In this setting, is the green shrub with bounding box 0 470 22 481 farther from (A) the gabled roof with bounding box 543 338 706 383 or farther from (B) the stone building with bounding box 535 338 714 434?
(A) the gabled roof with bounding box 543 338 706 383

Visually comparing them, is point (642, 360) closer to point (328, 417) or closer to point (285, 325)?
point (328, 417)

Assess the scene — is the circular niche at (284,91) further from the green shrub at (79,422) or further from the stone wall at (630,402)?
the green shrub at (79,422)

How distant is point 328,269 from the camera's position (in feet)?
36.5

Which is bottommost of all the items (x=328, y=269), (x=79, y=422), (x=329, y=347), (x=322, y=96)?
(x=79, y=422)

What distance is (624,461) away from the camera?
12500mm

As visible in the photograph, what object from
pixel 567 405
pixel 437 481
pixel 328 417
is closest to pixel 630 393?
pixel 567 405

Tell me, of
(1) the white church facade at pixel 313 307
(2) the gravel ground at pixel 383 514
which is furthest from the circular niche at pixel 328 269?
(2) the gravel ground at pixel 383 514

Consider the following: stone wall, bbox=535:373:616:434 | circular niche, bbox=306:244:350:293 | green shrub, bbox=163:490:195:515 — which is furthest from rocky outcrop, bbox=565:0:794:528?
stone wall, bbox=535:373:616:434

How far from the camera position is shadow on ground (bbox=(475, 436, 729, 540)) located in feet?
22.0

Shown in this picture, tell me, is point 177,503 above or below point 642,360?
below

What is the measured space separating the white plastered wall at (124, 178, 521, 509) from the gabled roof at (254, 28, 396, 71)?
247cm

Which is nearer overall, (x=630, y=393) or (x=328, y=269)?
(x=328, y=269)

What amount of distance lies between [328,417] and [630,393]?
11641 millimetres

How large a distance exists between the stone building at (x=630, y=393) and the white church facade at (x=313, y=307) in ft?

+++++

§ AIM
Copy out the full set of records precisely, leaving nothing out.

§ OUTPUT OF THE EXERCISE
In this setting, is the green shrub with bounding box 0 470 22 481 farther from (A) the gabled roof with bounding box 543 338 706 383 or farther from (B) the stone building with bounding box 535 338 714 434?
(A) the gabled roof with bounding box 543 338 706 383

Visually comparing them, is point (642, 360) closer to point (328, 417) or closer to point (285, 325)?
point (328, 417)

Assess the scene — is the circular niche at (284,91) further from the green shrub at (79,422) or further from the stone wall at (630,402)?
the green shrub at (79,422)

How distant is point 328,269 from the camera's position (in feet)?
36.5

Which is bottommost of all the items (x=328, y=269), (x=79, y=422), (x=329, y=347), (x=322, y=96)?
(x=79, y=422)

What distance is (624,461) away from the camera?
12500mm

As visible in the photograph, what object from
pixel 567 405
pixel 437 481
pixel 328 417
is closest to pixel 630 393?
pixel 567 405

Tell me, of
(1) the white church facade at pixel 313 307
(2) the gravel ground at pixel 383 514
which is furthest from the circular niche at pixel 328 269?
(2) the gravel ground at pixel 383 514

Consider the following: stone wall, bbox=535:373:616:434 | circular niche, bbox=306:244:350:293 | green shrub, bbox=163:490:195:515 — which is furthest from rocky outcrop, bbox=565:0:794:528?
stone wall, bbox=535:373:616:434

How far from the camera position is shadow on ground (bbox=(475, 436, 729, 540)) located in feet?
22.0

Shown in this picture, tell me, is point 177,503 above or below point 642,360?
below

What is the measured space separating the white plastered wall at (124, 178, 521, 509) from the gabled roof at (254, 28, 396, 71)?
247cm

Which is nearer overall, (x=630, y=393) or (x=328, y=269)?
(x=328, y=269)

What amount of distance lies between [328,417] and [630,393]?
11641 millimetres

How large a distance exists between the stone building at (x=630, y=393) and the white church facade at (x=313, y=307) in ft?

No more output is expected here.